List of tasks:
- A) Can you return the full article on the Kyiv explosions word for word?
- B) Which lines in the records contain the string "narrow"? Locate and copy each one, treating uppercase and lowercase as different.

Page text:
☆ ☆ ☆ ☆
Explosions rock Kyiv a week after Russian strikes
KYIV — Kyiv was hit by drone strikes Monday (17) morning, a Ukrainian official said, with two loud explosions echoing through the centre of the city, a continuation of the Russian bombardment of Ukrainian cities that intensified last week.
An hour and a half after the first round of explosions, more were heard shortly after 8:15 a.m., and a number of air defence shots fired back were audible. Thick white smoke was blanketing parts of central Kyiv.
The blasts in Kyiv, the Ukrainian capital, were the most significant since a flurry of strikes Oct. 10. Those attacks were launched after an explosion on a strategic bridge to Crimea, which Russia blamed on Ukraine, and as Ukraine continued to make significant battlefield gains in a counteroffensive in the country’s south.
“The Russians think that this will help them but these actions look more like agony,” Andriy Yermak, a top adviser to Ukraine’s president, said Monday.
The wave of Russian attacks one week ago, which Ukrainian President Volodymyr Zelenskyy said had intentionally targeted civilians and power infrastructure, was one of the broadest in months. Missiles hit cities across the country, killing at least 19 people.
☆ ☆ ☆ ☆
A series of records
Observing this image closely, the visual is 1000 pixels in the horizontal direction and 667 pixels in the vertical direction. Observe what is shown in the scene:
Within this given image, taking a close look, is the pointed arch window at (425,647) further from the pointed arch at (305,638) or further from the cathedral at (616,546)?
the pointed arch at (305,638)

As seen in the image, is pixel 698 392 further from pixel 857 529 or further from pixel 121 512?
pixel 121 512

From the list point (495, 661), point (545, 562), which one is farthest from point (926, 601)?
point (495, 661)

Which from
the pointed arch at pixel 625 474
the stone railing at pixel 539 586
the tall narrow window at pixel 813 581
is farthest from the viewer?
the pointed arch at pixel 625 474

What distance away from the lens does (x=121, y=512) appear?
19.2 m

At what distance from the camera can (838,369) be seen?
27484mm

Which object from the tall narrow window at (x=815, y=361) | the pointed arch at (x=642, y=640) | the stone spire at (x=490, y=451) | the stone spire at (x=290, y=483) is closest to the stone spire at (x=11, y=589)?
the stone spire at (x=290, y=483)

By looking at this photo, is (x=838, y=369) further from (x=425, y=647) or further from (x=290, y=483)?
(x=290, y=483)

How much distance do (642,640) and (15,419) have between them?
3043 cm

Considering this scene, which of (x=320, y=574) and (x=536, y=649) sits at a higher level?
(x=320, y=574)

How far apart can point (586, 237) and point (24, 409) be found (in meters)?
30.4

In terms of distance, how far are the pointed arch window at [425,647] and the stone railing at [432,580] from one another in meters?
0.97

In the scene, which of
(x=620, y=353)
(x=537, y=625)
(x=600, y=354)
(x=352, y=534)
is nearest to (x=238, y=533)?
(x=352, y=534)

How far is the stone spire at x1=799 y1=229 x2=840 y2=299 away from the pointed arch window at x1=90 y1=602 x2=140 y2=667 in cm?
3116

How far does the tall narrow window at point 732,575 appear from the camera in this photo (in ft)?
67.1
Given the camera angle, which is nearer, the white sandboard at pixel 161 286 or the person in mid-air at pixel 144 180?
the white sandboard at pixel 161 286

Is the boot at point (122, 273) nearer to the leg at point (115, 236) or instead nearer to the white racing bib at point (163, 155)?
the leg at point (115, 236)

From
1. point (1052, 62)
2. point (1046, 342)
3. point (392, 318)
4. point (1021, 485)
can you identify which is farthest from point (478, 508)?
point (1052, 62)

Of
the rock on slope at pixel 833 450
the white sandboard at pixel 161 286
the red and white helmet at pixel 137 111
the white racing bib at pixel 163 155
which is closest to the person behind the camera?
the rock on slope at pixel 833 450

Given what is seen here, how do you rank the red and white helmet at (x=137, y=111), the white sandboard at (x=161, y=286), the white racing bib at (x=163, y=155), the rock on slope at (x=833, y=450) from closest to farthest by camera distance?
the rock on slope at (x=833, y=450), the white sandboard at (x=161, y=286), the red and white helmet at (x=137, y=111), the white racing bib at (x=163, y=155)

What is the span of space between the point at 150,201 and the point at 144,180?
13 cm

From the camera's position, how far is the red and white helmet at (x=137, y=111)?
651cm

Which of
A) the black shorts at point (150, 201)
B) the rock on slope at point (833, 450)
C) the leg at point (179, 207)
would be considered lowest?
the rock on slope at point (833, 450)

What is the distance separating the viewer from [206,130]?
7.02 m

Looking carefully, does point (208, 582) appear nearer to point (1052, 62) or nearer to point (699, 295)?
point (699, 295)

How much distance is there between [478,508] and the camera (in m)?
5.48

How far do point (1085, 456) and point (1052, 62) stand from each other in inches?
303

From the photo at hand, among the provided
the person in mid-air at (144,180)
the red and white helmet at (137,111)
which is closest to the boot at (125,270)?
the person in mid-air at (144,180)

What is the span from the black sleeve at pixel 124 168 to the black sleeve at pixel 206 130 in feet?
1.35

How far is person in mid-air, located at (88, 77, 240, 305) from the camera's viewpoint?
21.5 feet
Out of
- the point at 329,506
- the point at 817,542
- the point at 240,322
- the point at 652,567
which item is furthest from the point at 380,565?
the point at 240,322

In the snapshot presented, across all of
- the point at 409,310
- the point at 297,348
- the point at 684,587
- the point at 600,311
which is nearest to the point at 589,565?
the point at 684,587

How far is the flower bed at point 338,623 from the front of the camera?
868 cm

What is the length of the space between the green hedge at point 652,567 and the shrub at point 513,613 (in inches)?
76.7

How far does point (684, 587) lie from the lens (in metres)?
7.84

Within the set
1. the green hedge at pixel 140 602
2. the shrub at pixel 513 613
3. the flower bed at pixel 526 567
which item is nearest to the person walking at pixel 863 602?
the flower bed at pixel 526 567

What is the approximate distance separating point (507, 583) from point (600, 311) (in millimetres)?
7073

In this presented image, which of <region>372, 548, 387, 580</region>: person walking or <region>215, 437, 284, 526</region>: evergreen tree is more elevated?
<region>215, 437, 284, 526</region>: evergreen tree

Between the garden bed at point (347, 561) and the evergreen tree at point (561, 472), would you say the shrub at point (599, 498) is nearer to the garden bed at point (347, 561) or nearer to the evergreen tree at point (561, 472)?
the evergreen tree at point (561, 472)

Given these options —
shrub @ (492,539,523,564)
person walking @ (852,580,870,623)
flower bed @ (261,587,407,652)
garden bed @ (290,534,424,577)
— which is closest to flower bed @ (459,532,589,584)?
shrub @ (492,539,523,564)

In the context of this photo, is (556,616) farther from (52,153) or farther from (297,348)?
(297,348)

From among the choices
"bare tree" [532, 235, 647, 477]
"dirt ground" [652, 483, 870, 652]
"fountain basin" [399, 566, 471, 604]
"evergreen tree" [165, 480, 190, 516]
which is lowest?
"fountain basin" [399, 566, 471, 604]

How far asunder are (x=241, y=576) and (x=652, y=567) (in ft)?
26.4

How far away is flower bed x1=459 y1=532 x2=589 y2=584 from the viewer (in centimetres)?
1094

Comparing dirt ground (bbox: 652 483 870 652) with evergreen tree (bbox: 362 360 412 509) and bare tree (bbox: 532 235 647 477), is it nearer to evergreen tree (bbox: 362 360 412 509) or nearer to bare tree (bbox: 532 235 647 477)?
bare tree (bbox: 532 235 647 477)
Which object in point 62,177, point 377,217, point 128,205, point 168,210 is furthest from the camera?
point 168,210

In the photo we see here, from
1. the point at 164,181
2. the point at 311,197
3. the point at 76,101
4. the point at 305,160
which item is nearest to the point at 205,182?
☆ ☆ ☆ ☆
Replies:
- A)
Explosions rock Kyiv a week after Russian strikes
KYIV — Kyiv was hit by drone strikes Monday (17) morning, a Ukrainian official said, with two loud explosions echoing through the centre of the city, a continuation of the Russian bombardment of Ukrainian cities that intensified last week.
An hour and a half after the first round of explosions, more were heard shortly after 8:15 a.m., and a number of air defence shots fired back were audible. Thick white smoke was blanketing parts of central Kyiv.
The blasts in Kyiv, the Ukrainian capital, were the most significant since a flurry of strikes Oct. 10. Those attacks were launched after an explosion on a strategic bridge to Crimea, which Russia blamed on Ukraine, and as Ukraine continued to make significant battlefield gains in a counteroffensive in the country’s south.
“The Russians think that this will help them but these actions look more like agony,” Andriy Yermak, a top adviser to Ukraine’s president, said Monday.
The wave of Russian attacks one week ago, which Ukrainian President Volodymyr Zelenskyy said had intentionally targeted civilians and power infrastructure, was one of the broadest in months. Missiles hit cities across the country, killing at least 19 people.

- B)
the tall narrow window at pixel 813 581
Which object from the tall narrow window at (x=815, y=361) | the pointed arch at (x=642, y=640) | the stone spire at (x=490, y=451) | the stone spire at (x=290, y=483) is closest to the stone spire at (x=11, y=589)?
How far does the tall narrow window at point 732,575 appear from the camera in this photo (in ft)?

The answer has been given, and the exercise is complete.